Аракчеев II (Гейнце) - страница 170

Наряду с этими сплетнями московское общество далеко не отшатнулось от жены Хвостова, так как, по «достоверным московским источникам», фамилия Белоглазовых оказалась хотя и захудалым и бедным, но все же дворянским родом, а таинственное, известное одной Зое Никитишне её прошлое не набрасывало на неё в глазах москвичей такой тени, из-за которой они могли бы подвергнуть её остракизму.

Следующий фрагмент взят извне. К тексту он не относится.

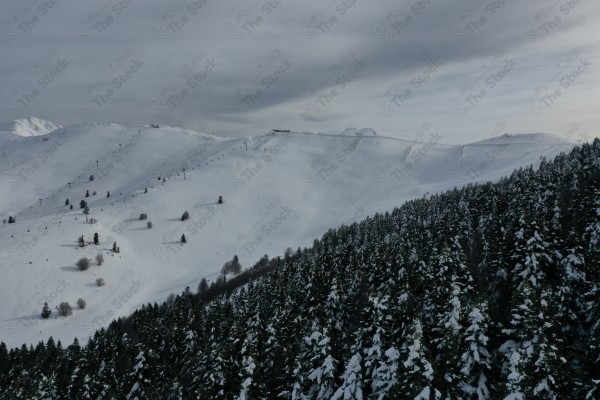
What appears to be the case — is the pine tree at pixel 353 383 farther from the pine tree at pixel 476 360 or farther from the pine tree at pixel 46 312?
the pine tree at pixel 46 312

Впрочем, ни Петр Валерьянович, ни Зоя Никитишна не были особенно озабочены возникшими об их свадьбе толками и не особенно радовались сыпавшимся к ним приглашениям после сделанных ими официальных послебрачных визитов.

Оба они, по возможности, избегали общества, особенно Зоя Никитишна, что казалось странным после такой долгой затворнической жизни, которую она вела сперва у Погореловой, а затем у Ольги Николаевны.

Муж, сам склонный к домоседству, был доволен такими наклонностями жены, приписывал их свойству её нелюдимого характера, но заметил, что она всегда необычайно смущалась при представлении ей новых лиц и как-то боязливо на них взглядывала.

О последнем обстоятельстве Петр Валерьянович даже как-то раз сказал ей:

— Точно ты всегда ждешь какой-то неприятной встречи.

— Я… нет… С кем же?.. — как-то растерянно ответила Зоя Никитишна. — Это просто я одичала за эти годы… — поспешила она поправиться.

Он удовлетворился этим объяснением и не заметил её смущения.

Петр Валерьянович угадал: она действительно каждый день, каждый час ждала встречи, и это отравляло всю её жизнь, а с замужеством при все же некоторой обязанности хотя изредка появляться в обществе, такая встреча сделалась ещё возможнее.

Это отравляло её семейное счастье, и складка грусти ещё чаще стала появляться на её красивом лице.

Какой же встречи боялась она? С кем? Почему?

Она боялась встречи с людьми, которые знали её далекое прошлое, которые знали её не Зоей Никитишной Белоглазовой, а — читатель, вероятно, догадался — Екатериной Петровной Бахметьевой.

Она боялась разоблачения этого прошлого, которое представлялось ей одним сплошным тяжелым кошмаром, и о котором она хотела забыть, хотела страстно, безумно, но… не могла.

Сознание, что такая встреча может случиться, тяжелое предчувствие, что она должна случиться, отравляло, повторяем, каждую минуту её безотрадного существования в качестве приживалки у Ираиды Степановны и в доме Хвостовой и продолжало отравлять и тогда, когда она в этом последнем доме стала равноправной с Ольгою Николаевною хозяйкой.

С этого времени мучения этого страха встречи даже увеличились, а предчувствие обратилось в какую-то роковую уверенность, что вот-вот сейчас войдет кто-нибудь из тех — петербургских — которые знают её позор, догадывались о её преступлениях, которые молчат только потому, что считают её мертвой, которые даже, вероятно, довольны, что такая худая трава, как она, вырвана из поля.